Stated task:
Copy the items word for word, starting with the line that contains "From nearest to" and going on through the last line of the items.

Provided data:
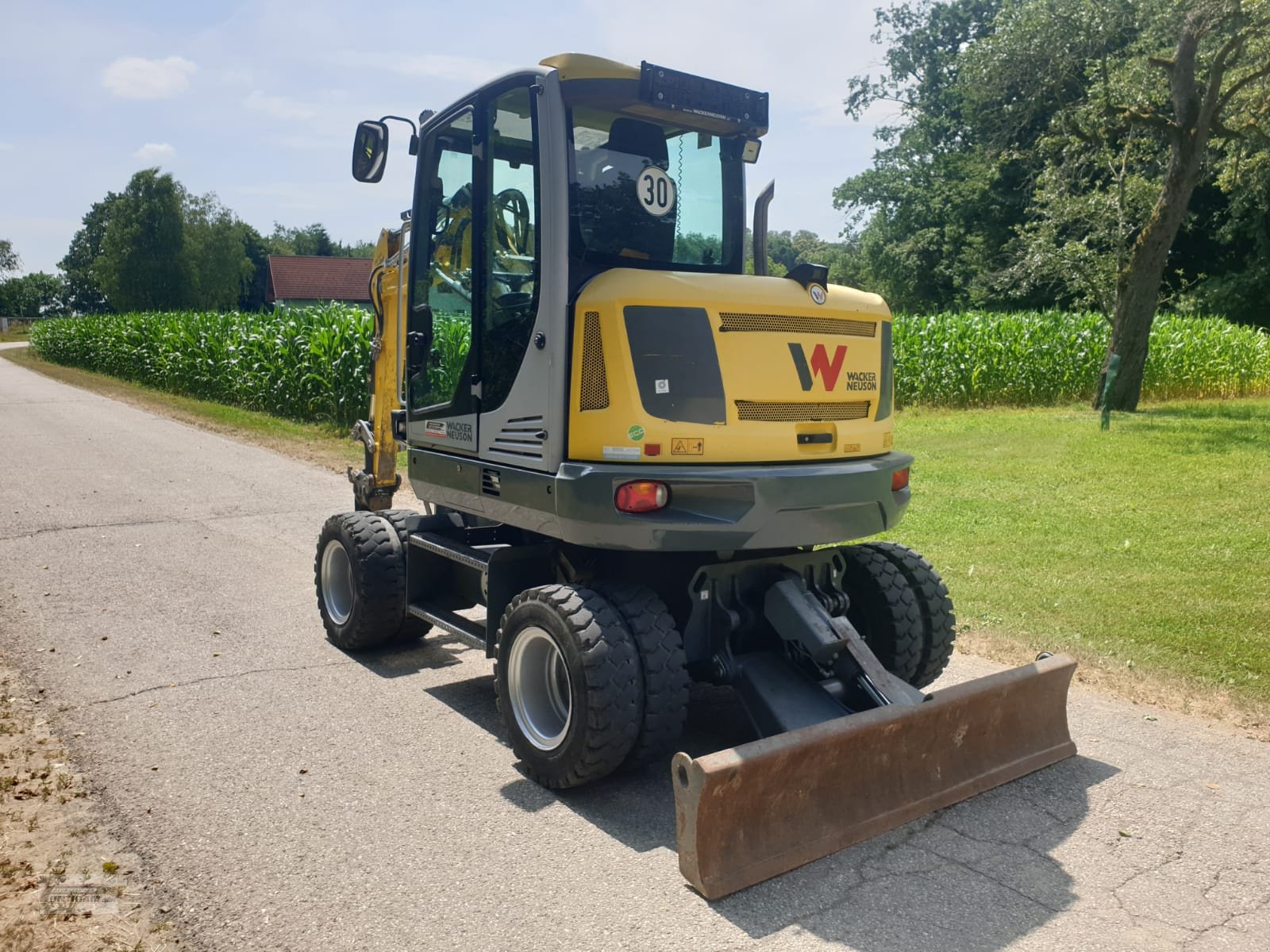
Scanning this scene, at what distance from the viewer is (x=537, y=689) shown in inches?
180

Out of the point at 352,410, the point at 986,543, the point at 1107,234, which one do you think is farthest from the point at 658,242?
the point at 1107,234

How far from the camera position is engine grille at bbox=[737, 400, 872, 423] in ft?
14.2

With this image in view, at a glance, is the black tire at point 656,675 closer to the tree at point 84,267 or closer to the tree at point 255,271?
the tree at point 255,271

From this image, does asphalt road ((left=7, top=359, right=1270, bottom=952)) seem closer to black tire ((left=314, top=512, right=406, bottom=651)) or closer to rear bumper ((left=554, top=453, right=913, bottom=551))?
black tire ((left=314, top=512, right=406, bottom=651))

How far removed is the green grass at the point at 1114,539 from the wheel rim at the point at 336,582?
12.5 ft

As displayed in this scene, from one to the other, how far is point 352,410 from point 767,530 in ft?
46.2

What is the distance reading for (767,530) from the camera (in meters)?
4.26

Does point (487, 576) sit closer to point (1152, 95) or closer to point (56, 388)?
point (1152, 95)

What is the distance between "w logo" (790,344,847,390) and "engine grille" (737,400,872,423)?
0.30 feet

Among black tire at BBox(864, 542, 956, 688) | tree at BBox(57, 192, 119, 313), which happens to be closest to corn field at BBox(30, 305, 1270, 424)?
black tire at BBox(864, 542, 956, 688)

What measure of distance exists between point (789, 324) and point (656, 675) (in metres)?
1.56

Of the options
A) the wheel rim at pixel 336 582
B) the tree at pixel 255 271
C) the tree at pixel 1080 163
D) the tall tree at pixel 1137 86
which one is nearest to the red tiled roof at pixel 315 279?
the tree at pixel 255 271

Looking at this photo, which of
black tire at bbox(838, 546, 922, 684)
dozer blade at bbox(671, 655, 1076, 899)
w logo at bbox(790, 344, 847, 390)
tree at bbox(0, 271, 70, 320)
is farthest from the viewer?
tree at bbox(0, 271, 70, 320)

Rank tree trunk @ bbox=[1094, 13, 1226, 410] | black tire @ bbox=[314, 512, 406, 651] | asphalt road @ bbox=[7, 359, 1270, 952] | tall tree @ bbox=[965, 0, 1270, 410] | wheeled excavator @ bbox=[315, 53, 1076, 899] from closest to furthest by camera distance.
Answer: asphalt road @ bbox=[7, 359, 1270, 952], wheeled excavator @ bbox=[315, 53, 1076, 899], black tire @ bbox=[314, 512, 406, 651], tall tree @ bbox=[965, 0, 1270, 410], tree trunk @ bbox=[1094, 13, 1226, 410]
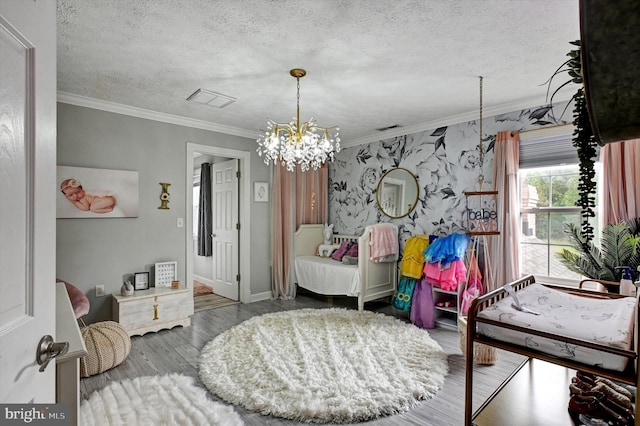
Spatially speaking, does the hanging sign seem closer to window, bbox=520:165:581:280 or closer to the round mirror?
window, bbox=520:165:581:280

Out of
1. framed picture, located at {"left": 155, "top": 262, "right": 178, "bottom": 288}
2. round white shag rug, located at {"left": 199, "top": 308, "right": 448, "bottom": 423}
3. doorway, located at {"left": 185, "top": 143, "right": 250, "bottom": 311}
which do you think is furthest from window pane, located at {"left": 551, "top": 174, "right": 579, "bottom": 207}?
framed picture, located at {"left": 155, "top": 262, "right": 178, "bottom": 288}

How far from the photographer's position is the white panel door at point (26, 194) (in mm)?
688

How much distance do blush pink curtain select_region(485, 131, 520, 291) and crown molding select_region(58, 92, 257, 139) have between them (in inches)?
123

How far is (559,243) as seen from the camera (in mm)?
3191

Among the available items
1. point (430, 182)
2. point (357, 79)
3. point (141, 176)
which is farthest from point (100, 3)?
point (430, 182)

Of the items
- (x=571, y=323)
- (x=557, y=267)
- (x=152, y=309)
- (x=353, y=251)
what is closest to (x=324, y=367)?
(x=571, y=323)

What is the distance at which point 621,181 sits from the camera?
8.80ft

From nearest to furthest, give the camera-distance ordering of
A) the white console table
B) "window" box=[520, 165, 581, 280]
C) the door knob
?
1. the door knob
2. "window" box=[520, 165, 581, 280]
3. the white console table

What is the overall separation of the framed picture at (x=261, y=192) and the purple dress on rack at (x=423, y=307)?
247 centimetres

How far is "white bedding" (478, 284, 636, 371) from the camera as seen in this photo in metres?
1.29

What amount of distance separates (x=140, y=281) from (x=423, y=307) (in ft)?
10.4

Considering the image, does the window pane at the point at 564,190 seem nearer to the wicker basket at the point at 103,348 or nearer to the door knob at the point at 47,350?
the door knob at the point at 47,350

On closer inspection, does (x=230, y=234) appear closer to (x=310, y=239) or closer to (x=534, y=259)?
(x=310, y=239)

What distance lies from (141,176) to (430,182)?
3.49 metres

Result of this exercise:
From nearest to furthest, give the camera-distance ordering of
A) the white console table
B) "window" box=[520, 165, 581, 280]
C) the door knob
?
1. the door knob
2. "window" box=[520, 165, 581, 280]
3. the white console table

What is the overall separation of the framed picture at (x=261, y=192) and the purple dress on rack at (x=423, y=307)?
247 centimetres

How far is "white bedding" (478, 284, 636, 371) from the camera as seen in this photo in metres?
1.29

What amount of distance separates (x=140, y=281) from (x=423, y=307) (in ft)?
10.4

Considering the image, does the window pane at the point at 564,190 seem nearer to the wicker basket at the point at 103,348 or nearer to the door knob at the point at 47,350?
the door knob at the point at 47,350

On closer inspection, does (x=230, y=234) appear closer to (x=310, y=239) or closer to (x=534, y=259)?
(x=310, y=239)

What distance lies from (141,176) to (430,182)?
3.49 metres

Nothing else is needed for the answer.